AIM OF THE EXERCISE ->
Copy the rows below word for word, beginning with their first line and continuing through the line that contains "150L78 174H119L155 150L160", both included.

──────── DATASET RECORDS

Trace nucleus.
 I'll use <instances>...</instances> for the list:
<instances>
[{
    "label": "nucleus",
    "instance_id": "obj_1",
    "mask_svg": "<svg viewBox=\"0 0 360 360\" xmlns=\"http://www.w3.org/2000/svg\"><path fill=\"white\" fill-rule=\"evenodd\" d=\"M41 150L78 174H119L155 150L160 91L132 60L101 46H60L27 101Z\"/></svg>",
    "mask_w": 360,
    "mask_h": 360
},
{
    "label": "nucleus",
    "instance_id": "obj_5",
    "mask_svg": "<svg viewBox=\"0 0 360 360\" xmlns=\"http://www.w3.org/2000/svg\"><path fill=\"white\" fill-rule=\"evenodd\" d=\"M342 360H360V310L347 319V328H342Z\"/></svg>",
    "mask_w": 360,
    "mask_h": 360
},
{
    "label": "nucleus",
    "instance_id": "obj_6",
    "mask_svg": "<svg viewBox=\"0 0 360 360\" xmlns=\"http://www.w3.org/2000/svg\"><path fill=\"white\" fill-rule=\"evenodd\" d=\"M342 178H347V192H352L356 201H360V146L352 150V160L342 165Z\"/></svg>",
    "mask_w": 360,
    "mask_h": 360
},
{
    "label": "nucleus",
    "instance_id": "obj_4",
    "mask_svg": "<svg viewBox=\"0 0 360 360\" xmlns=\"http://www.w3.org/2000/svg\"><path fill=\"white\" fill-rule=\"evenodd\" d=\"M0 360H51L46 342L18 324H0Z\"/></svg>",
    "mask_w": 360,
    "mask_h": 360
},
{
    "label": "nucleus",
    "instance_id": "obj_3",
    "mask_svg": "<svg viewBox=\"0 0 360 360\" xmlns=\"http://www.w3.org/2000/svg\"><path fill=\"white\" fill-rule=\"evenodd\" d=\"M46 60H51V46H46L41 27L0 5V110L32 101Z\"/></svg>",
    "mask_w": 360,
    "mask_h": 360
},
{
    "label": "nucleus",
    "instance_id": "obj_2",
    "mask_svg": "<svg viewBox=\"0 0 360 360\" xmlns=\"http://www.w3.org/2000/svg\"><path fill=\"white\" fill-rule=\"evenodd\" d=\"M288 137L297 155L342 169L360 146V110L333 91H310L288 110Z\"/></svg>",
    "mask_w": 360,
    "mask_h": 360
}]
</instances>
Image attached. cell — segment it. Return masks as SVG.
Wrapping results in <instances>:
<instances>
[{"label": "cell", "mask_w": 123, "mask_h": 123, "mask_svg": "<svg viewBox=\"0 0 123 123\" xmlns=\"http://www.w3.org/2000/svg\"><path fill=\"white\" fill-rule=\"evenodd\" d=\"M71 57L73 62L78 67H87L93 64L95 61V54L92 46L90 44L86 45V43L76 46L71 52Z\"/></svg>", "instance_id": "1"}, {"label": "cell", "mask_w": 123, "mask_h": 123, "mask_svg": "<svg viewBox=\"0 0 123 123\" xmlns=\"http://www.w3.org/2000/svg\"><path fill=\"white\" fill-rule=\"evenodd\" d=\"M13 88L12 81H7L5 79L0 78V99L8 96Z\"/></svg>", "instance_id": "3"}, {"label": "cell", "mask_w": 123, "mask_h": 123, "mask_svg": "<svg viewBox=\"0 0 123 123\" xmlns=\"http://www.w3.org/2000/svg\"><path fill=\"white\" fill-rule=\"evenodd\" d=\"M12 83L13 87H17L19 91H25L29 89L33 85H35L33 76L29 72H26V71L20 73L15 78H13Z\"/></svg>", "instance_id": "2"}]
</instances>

────────────────

FINAL RESULT ->
Trace nucleus.
 I'll use <instances>...</instances> for the list:
<instances>
[{
    "label": "nucleus",
    "instance_id": "obj_1",
    "mask_svg": "<svg viewBox=\"0 0 360 360\" xmlns=\"http://www.w3.org/2000/svg\"><path fill=\"white\" fill-rule=\"evenodd\" d=\"M41 150L78 174H119L155 150L160 91L132 60L101 46H60L27 101Z\"/></svg>",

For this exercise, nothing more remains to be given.